The colony voted and selected the brightest and strongest to make the trip. I can tell you that while most of us wanted to be at Plato’s Cave, not one of us relished the task of getting there.
We spent three years building the train our caravan would use to travel from Ireland to Greece. Once we crossed the strait, the train ran on conveyor belts, like military tanks, instead of rails. It was powered by solar power and dirt instead of steam or coal or electricity. It was heavily fortified to keep out the Slicers. Not fortified heavily enough, we learned later, but there were many things we learned later.

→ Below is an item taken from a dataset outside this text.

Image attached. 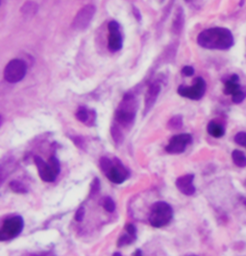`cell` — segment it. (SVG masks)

The trip was difficult, even harder I think than staying in Ireland would have been. There was less food and water than we had in Ireland and more danger from marauders and Slicers. For me, though, the hardest part was leaving behind my three children; two boys and a girl. The oldest was six and they had to pull him from my arms at our departure. Feeling his body stripped from mine is part of that hole in my heart. I never again saw my first three children. The youngest boy survived the Slicer Wars but was killed in a farming accident a year later. Sometimes the gods can be cruel. To make him live through the Slicer Wars and then to take him in an accident. On my bad days I believe the gods are punishing me for my many mistakes.
But for all the cruelty of the gods, mankind is even more cruel. At the time we didn’t really know how many people had died or survived but we knew the survival number was horrifically small. Still, humans treated each other with such cruelty that you would have thought we had an abundance of ourselves. I can understand killing another for food, I have done it myself, but many of the people we saw during our trip killed for no purpose other than the sake of killing. It was as if they wanted to die but didn’t have the courage to kill themselves, so they tried killing someone else until they eventually lost the fight. Many lost their fight at our hands.
Once we reached Plato’s Cave, though, everything changed. I could almost forget, for a few days at a time at least, that I had seen men cut each other’s throats and felt their warm blood splatter across my face. At Plato’s Cave, with Robert and Marla, things were different. It’s not that they didn’t have tension or dissent; they did, most of it between their leaders, Robert and Marla themselves. That was back in the days when he loved her fiercely and she still mourned her dead husband and children. And then my father arrived. Throwing him in the mix stirred the tensions even higher.